**Actions to take**
1. In the publishing guide, what support does a commercial publisher provide once it selects a manuscript for publication?
2. Render this sentence from the publishing guide in Spanish: "Commercial publishers take on a financial risk when committing to publish a book."
3. Quote the passage of the publishing guide that opens with the words containing "This guide provides" and closes with "of the editors?".

--- Selected extract ---

This guide provides information about strategic publishing, publishing agreements, Open Access and ERA specifications.

Checklist for assessing a book publisher

Criteria to examine when selecting a book publisher are:

  • Will publishing with this publisher enhance your academic career?
  • What are the publisher's copyright requirements - will I retain copyright ownership?
  • What quality control processes does the publisher use - will my work be professionally edited and formatted?
  • Will my work be sent out for review?
  • What is the standing of the editors?
  • How does the publisher distribute the books that it publishes?
  • Does the publisher require a financial commitment to publish my work?
  • Will I receive royalties for the sale of my work?
  • Does the publisher meet the specifications required for ERA?


It is common for JCU employees to receive unsolicited emails from publishers, inviting them to publish their thesis or other research.

Make sure you investigate these publishers before making any commitment. The information on this page and the Understanding Publishers page will help you.

Commercial Publishers

The requirement of commercial publication for ERA is used as a surrogate test of quality, comparable to the peer review requirement for journal articles and conference papers.

A commercial publisher is an entity for which the core business is producing books and distributing them for sale. Commercial publishers take on a financial risk when committing to publish a book. To minimise risk, they have a selection process. Once a manuscript is selected for publication, the publisher provides copy-editing and proof-reading editorial support. Once published, the publisher provides further investment by marketing the book.

--- Given entries ---

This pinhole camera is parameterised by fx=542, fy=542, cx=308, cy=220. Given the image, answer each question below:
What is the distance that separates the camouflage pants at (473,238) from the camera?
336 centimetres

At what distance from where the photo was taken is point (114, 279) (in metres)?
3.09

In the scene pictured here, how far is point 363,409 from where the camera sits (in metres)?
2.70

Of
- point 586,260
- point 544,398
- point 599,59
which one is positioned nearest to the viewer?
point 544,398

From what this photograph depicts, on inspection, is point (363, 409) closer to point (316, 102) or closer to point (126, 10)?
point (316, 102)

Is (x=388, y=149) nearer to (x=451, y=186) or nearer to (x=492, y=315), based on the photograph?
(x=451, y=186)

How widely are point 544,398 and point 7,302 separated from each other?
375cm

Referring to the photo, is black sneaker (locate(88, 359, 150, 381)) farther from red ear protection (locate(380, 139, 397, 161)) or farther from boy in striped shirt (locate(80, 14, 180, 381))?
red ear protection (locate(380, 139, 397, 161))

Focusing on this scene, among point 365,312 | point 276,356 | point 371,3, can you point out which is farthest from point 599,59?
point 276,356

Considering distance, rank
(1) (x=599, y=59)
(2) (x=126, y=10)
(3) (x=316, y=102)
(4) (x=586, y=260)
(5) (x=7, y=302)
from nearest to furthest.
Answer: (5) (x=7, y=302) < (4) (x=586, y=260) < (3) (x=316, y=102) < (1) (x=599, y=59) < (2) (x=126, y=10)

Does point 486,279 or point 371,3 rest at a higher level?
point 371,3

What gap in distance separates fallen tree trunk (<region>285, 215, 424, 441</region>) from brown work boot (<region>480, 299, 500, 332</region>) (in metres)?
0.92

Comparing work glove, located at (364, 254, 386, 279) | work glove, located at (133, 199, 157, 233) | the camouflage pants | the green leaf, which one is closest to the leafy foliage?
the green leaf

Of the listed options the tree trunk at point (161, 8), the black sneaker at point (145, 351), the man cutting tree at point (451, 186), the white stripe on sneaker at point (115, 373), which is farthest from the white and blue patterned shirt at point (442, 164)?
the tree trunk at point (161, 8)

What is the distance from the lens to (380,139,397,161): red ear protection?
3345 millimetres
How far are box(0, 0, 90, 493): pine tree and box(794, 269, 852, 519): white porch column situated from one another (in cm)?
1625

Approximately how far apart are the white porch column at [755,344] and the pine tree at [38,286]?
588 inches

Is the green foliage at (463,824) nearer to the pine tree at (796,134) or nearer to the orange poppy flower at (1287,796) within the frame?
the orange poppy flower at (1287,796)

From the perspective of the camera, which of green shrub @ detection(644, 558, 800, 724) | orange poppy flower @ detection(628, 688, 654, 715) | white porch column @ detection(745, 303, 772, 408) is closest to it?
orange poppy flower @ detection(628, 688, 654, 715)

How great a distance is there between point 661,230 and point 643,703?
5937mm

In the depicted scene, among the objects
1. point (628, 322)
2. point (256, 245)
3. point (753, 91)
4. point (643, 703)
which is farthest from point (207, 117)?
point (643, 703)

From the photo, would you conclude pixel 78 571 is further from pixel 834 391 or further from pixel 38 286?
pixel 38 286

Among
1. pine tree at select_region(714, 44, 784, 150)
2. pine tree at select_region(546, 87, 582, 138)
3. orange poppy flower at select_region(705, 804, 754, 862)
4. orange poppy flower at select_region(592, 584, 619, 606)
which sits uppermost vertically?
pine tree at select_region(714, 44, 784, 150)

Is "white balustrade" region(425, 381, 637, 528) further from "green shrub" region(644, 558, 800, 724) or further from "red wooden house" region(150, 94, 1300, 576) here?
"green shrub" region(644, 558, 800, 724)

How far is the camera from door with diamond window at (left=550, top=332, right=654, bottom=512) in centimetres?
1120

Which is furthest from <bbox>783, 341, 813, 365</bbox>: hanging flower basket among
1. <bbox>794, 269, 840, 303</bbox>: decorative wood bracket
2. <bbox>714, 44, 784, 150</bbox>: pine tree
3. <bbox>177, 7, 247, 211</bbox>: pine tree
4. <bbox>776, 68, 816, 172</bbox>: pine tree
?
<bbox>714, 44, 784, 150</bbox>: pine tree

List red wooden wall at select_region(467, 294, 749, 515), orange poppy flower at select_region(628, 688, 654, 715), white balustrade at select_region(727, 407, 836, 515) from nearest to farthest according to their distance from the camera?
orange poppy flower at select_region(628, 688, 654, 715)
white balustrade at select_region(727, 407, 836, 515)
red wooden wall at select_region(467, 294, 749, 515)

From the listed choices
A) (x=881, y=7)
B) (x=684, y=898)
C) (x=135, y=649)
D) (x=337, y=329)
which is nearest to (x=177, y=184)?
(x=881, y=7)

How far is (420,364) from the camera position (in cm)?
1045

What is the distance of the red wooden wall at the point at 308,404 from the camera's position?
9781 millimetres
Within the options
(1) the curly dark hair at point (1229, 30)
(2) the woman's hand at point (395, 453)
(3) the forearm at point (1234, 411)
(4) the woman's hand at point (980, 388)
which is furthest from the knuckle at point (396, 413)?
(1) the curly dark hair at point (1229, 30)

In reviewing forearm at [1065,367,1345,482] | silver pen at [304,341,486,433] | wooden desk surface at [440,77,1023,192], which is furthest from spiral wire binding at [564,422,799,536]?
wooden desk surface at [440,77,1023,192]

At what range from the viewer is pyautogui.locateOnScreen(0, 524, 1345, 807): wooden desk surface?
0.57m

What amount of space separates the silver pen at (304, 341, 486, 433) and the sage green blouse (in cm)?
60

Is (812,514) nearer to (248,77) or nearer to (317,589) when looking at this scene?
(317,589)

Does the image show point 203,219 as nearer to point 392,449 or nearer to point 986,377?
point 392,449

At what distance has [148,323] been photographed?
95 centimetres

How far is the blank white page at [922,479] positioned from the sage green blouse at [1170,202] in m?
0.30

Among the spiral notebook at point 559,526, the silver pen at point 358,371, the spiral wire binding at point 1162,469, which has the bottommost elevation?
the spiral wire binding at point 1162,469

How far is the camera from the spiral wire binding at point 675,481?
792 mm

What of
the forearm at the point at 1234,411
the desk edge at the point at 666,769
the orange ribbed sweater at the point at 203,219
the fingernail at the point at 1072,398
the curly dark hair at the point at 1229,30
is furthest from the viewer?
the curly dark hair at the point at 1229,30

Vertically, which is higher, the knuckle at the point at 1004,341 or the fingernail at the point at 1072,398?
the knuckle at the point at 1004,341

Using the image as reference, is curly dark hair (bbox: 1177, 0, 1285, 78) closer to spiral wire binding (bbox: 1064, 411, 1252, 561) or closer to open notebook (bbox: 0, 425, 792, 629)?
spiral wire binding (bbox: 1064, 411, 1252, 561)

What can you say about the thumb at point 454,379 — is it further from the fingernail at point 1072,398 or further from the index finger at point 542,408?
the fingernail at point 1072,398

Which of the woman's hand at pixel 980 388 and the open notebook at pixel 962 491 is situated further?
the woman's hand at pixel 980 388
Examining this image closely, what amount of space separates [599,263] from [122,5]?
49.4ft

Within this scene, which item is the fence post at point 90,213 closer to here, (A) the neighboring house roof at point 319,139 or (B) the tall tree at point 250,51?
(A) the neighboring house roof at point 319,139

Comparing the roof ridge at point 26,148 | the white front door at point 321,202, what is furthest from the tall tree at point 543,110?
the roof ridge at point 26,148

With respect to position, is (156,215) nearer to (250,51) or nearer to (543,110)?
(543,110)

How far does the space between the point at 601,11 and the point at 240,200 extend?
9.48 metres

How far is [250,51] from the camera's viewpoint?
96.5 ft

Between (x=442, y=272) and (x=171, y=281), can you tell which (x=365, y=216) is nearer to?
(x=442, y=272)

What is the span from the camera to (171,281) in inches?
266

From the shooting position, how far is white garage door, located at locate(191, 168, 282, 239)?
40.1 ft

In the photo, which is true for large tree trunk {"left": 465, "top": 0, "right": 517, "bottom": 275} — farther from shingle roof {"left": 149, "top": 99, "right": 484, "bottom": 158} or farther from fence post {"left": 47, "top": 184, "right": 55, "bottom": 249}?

---

**Expected outputs**
1. Copy-editing and proof-reading editorial support.

2. Las editoriales comerciales asumen un riesgo financiero al comprometerse a publicar un libro.

3.
This guide provides information about strategic publishing, publishing agreements, Open Access and ERA specifications.

Checklist for assessing a book publisher

Criteria to examine when selecting a book publisher are:

  • Will publishing with this publisher enhance your academic career?
  • What are the publisher's copyright requirements - will I retain copyright ownership?
  • What quality control processes does the publisher use - will my work be professionally edited and formatted?
  • Will my work be sent out for review?
  • What is the standing of the editors?